Linus’s arm dropped around her. After a moment, she leaned against him. There was little true comfort to be had, but she would accept what he offered.

“Did it ever occur to you, Artemis, that Charlie might not be your Actaeon?”

“Of course he is.” She heard the pain in her voice but could not prevent it. “Everything was grand. I had my friends. I had my future. I had my Papa to find. Charlie presented himself as someone harmless, just as Actaeon did, then he ruined it all.”

Linus sighed a little. “I sometimes feel I am forever recounting mythology, yet here I go again.”

She let herself lean more heavily against him.

“Artemis of myth had an excessively difficult history with men.”

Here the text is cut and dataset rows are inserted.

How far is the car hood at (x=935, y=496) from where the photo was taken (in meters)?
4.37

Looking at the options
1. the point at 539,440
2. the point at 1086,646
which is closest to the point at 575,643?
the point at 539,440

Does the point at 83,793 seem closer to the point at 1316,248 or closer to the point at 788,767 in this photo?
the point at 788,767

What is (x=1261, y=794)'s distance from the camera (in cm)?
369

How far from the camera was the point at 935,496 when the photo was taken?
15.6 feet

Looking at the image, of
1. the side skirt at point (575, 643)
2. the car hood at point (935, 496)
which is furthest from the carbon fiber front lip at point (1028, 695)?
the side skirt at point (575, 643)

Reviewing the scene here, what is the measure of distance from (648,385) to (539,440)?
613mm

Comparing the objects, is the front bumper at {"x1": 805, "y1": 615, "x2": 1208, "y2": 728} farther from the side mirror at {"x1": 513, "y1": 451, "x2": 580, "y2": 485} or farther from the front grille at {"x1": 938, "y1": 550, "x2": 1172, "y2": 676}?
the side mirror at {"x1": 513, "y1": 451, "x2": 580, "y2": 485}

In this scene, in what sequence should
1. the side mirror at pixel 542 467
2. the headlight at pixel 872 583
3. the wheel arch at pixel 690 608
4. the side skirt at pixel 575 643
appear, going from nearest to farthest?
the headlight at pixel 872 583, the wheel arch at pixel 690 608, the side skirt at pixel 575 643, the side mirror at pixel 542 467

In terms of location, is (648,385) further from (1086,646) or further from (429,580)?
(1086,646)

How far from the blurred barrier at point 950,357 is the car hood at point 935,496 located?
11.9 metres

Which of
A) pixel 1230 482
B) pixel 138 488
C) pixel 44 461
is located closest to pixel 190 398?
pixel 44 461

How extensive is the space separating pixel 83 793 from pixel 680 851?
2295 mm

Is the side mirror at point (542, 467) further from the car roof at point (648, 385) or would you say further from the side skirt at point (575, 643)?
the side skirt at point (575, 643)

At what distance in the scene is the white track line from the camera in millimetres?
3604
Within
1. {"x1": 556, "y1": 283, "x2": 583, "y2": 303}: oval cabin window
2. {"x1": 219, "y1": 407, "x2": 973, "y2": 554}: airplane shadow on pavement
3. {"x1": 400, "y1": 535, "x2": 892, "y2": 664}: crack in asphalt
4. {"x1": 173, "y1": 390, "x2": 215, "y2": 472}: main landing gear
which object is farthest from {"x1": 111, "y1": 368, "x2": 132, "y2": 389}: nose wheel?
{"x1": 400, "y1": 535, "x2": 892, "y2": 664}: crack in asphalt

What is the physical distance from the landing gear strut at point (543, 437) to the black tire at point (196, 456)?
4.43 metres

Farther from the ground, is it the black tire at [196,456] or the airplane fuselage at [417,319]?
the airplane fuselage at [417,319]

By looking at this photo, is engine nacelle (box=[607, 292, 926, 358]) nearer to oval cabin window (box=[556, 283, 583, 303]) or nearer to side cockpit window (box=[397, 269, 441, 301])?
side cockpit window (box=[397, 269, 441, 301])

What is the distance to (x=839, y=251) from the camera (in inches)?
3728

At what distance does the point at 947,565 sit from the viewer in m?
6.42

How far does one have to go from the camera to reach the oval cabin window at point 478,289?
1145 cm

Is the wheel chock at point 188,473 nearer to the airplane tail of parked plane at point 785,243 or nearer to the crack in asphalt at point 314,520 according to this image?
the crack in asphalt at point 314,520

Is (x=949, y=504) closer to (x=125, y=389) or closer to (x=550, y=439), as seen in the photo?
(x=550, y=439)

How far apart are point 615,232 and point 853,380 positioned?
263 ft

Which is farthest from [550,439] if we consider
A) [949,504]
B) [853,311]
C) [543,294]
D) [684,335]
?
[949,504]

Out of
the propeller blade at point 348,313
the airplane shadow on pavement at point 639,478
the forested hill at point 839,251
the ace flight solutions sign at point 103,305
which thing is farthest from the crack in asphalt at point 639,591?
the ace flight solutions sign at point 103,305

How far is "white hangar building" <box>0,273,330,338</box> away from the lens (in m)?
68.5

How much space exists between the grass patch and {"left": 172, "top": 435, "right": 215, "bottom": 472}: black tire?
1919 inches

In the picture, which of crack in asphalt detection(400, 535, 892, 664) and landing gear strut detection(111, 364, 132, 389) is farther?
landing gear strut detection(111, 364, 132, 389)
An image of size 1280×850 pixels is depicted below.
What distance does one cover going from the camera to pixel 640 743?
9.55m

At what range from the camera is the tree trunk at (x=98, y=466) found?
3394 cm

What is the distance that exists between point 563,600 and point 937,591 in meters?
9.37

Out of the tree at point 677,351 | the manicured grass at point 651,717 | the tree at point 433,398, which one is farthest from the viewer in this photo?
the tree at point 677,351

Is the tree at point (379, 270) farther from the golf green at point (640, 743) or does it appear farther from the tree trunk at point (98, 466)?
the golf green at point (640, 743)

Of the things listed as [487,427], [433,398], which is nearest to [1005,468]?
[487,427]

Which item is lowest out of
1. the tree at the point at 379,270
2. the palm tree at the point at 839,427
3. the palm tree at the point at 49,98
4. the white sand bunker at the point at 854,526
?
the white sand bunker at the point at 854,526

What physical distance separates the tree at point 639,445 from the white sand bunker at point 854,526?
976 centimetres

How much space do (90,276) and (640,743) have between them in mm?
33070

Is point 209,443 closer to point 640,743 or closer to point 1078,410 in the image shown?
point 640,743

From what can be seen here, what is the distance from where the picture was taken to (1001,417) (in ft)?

That was something of an understatement.

“Many of them betrayed her. Others abandoned her. She learned to guard herself well, to reject them all, to punish them for coming too close or showing too much interest. Some of those upon whom she exacted revenge inarguably deserved their punishments.”

“I cannot think of a single one who didn’t,” she said.

“That depends on which version of Orion and Artemis one espouses,” Linus said.

She let a lungful of air slip from her. His brotherly embrace was proving more comforting than she would have expected.

“The version of that myth I have always preferred,” he continued, “offers a different view of Artemis than one usually sees. She and Orion were friends, the very best of friends, in fact. She, who seemed to trust few beyond her group of huntresses, grew to trust and value him. Indeed, it is generally asserted that she, who had solemnly vowed never to love anyone, loved him. Truly and deeply loved him.”